Governador de São Paulo, Geraldo Alckmin

Agência Brasil

A reorganização escolar proposta pelo governo de São Paulo, que seria implantada em 2016 e levaria ao fechamento de 93 escolas, foi suspensa para que seja aberto diálogo com a comunidade escolar no próximo ano.

O anúncio foi feito hoje (4) pelo governador Geraldo Alckmin. “Nossa decisão é adiar a reorganização e rediscuti-la escola por escola, com a comunidade, com os estudantes e, em especial, com os pais dos alunos”, disse em entrevista coletiva. Os estudantes permanecem estudando nas escolas onde estão matriculados.

A medida que propõe separar estudantes por ciclo escolar (fundamental 1 e 2 e médio) enfrenta resistência de alunos, pais e professores. Mais de 200 escolas foram ocupadas para reivindicar a suspensão da reorganização, que afetaria 311 mil alunos. Ontem (3), Ministério Pública e Defensoria Pública entraram com um pedido de liminar para suspender a medida.

Manifestações

Nesta semana, além das ocupações, estudantes bloquearam avenidas importantes da capital paulista e foram reprimidos pela Polícia Militar. Ontem (3), seis jovens foram detidos e três permaneceram presos e, entre as acusações, estava corrupção de menores. Hoje (4), novos protestos ocorreram na Avenida Paulista, e a PM usou bombas de efeito moral e gás lacrimogêneo para reprimir os estudantes.

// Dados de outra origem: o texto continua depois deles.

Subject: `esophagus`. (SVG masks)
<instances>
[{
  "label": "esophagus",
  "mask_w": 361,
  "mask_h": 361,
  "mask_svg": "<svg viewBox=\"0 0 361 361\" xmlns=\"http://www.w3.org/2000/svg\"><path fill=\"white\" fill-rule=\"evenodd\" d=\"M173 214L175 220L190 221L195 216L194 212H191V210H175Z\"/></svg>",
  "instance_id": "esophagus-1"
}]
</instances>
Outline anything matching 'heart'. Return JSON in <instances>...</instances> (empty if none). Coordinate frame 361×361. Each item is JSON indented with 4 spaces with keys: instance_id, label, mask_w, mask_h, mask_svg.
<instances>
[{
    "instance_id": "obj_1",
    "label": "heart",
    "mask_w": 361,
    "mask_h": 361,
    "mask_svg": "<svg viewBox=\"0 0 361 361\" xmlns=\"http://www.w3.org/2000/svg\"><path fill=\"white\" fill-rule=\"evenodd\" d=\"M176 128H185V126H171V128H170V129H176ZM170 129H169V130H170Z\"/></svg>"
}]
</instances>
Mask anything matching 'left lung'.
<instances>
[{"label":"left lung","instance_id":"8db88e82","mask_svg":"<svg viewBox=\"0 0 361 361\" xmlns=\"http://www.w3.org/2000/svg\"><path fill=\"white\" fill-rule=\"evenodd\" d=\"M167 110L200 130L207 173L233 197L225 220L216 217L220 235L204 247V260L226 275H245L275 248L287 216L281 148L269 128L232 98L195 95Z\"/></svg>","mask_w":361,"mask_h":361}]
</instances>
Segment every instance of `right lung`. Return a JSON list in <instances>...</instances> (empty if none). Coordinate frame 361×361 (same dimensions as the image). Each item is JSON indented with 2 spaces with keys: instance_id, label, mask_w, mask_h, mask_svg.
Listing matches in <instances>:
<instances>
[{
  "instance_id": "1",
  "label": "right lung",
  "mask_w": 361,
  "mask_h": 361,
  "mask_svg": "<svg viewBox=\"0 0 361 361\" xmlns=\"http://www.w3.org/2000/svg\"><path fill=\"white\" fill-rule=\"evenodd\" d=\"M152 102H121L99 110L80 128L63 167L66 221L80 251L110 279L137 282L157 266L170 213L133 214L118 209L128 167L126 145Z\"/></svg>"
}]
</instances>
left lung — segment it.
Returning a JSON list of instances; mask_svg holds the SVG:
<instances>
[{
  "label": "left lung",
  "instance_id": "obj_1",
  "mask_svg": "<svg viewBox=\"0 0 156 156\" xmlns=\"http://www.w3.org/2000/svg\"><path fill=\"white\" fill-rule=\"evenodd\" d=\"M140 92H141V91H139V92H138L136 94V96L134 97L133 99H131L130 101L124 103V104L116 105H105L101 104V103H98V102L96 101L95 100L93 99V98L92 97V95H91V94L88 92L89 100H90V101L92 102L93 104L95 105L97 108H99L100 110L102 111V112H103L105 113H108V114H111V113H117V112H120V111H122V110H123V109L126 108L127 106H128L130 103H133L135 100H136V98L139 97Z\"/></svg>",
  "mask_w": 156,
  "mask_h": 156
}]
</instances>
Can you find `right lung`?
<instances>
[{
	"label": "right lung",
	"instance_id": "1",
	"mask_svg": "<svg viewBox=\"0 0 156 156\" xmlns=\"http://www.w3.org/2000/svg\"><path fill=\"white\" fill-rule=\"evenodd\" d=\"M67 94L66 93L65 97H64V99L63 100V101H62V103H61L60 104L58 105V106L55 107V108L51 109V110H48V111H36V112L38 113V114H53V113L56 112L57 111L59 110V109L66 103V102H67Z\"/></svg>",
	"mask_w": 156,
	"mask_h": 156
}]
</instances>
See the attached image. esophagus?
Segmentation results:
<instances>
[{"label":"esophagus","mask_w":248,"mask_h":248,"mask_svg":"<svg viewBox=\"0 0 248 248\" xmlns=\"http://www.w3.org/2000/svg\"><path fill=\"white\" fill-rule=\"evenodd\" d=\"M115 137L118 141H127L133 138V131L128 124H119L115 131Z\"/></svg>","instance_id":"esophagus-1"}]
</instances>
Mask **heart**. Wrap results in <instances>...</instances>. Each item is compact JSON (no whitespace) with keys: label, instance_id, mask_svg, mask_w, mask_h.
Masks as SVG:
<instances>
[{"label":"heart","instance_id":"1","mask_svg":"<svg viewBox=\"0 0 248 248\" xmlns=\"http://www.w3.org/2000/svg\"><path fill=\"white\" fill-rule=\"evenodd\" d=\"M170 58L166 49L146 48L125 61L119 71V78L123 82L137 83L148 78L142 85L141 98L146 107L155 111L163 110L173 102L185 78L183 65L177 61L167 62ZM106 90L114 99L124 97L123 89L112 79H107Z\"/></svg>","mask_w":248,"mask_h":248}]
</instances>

Alckmin reforçou que está convicto de que a reorganização é a uma medida importante para a melhoria do ensino, mas que atenderá ao pedido dos estudantes. “Recebi a mensagem dos estudantes e dos seus familiares com as suas dúvidas e preocupações com relação à reorganização das escolas no estado de São Paulo”, afirmou. Ele deixou a coletiva sem responder a perguntas dos jornalistas.